In working with our isolation framework, we’ve found some surprising behaviors, which we’ll attempt to capture in hopes they will help future developers in this area:
- The filter verifier has a bug where it will assert that your buffer is misaligned if you perform a sector aligned write, with a page aligned buffer, but a non-integral length at end of file. The file systems expect this case and all works as intended. For us, this meant that we had to avoid using FltWriteFile (or FltWriteFileEx if you’re using the MDL passing interface) and instead explicitly built our own callback data structures for the writes – that path works correctly. The error that filter manager throws up is not only confusing (the buffer is aligned) but actually permitted by the file system.
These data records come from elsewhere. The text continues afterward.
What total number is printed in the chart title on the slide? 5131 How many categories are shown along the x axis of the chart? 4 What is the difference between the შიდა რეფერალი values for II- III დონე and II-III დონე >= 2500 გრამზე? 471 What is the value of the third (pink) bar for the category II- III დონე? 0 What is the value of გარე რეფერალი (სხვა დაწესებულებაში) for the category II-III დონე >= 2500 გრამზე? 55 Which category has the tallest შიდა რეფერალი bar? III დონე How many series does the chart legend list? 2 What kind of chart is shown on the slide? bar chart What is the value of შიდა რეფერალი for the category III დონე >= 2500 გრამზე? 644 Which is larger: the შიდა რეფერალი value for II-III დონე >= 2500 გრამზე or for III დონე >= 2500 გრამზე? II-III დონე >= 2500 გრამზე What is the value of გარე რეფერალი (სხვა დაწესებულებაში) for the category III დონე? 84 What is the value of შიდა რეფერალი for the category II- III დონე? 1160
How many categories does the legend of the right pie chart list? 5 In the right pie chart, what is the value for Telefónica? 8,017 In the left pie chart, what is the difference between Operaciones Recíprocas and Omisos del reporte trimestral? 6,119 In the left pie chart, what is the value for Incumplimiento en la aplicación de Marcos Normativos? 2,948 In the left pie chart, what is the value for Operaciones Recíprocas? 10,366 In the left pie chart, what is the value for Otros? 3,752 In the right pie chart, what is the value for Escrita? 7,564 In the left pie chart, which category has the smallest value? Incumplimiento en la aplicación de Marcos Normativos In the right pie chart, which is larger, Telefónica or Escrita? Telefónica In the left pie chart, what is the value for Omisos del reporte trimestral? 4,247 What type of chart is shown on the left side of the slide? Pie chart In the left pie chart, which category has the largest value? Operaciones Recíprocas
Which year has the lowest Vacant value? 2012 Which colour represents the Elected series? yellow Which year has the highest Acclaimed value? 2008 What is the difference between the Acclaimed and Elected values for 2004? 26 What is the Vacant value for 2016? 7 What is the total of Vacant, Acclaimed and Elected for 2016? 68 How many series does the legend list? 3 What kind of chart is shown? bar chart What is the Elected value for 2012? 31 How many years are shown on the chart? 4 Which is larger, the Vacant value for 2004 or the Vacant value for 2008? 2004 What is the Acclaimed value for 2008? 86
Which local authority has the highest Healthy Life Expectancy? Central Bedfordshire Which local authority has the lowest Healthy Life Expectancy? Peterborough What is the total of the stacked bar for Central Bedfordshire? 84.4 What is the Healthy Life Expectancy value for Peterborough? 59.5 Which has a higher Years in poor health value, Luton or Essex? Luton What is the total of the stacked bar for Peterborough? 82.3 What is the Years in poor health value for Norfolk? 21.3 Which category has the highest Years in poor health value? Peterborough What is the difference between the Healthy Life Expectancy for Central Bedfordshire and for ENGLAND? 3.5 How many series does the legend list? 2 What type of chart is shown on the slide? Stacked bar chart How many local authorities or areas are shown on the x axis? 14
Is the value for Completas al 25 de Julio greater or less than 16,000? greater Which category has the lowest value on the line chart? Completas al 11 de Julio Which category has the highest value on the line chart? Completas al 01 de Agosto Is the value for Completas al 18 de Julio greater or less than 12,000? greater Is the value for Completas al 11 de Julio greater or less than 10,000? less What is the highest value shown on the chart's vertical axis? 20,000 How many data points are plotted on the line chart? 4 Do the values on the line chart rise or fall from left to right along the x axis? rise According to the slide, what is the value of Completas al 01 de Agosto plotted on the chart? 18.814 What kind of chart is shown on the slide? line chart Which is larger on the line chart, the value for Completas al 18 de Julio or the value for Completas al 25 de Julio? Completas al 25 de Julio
- Paging writes to NTFS or FAT that are beyond the EOF do not fail. Instead, they return STATUS_SUCCESS and indicate zero bytes written. This was surprising to us and we spent quite a bit of time understanding the circumstances around this behavior. Much of this has to do with serialization and parallel file activity, as well as the manner in which the file systems handle files that have been deleted and/or truncated.
- Unlike allocation size and file size, there is no mechanism for obtaining the VDL of a file from the underlying file system. This is a complicating issue for an isolation filter that is independently tracking this, as opening an existing NTFS file might cause re-entrant file zeroing. It is possible to set the VDL of a file, though it requires the privilege as we mentioned earlier. That is because moving the VDL out without zeroing the file could expose information to the application. We decided against this approach and instead fell back to the FAT model: zeroing the file at final cleanup or anytime a “hole” is created within the file. That’s unfortunate because it will create situations in which we perform I/O unnecessarily. Hopefully this is an oversight that Microsoft will rectify in a future version of Windows – that just doesn’t help us now.
Our approach to isolation is also complicated when it comes to size management because we explicitly do not do any serialization around calls to the file system. This makes it far less likely that we will end up with a deadlock – the original intent – but it also means that we can never assume that the file won’t change sizes while we are operating on it.
Of course, we have to assume file sizes can change at any time when accessing a file across the network. Simultaneous shared access to a file over the network is a reality that we must support (and will be a topic of future articles). Thus, we are prepared to deal with errors being returned to us when we issue I/O operations. But for the non-network case, how could this happen? We’ve observed several interesting cases:
- The file size changes while we are attempting to do I/O. This is the harsh reality of performing I/O operations without holding locks.
- The VM system may perform I/O operations while we are performing I/O. While in our own isolation filter we avoid cached writes, the file system beneath us is always free to convert a non-cached I/O into a cached I/O. We have observed this in practice with NTFS in recent versions of Windows.
- A file may discard I/O operations because it is in the process of being deleted. This makes sense, as its inefficient to do I/O to a file that’s going to be discarded, but it leads to the peculiar situation of getting STATUS_SUCCESS back, even though zero bytes are written to the file. In our case, we just treat it as expected behavior and continue on ahead.
In our own work, we’ve found that managing file sizes was more complex than originally anticipated. While we are now successfully managing this, it took many weeks of concentrated effort and work as we constructed a viable model for how to manage this. Hopefully this brief description will help future developers in this area deal with the surprises that are in store for them.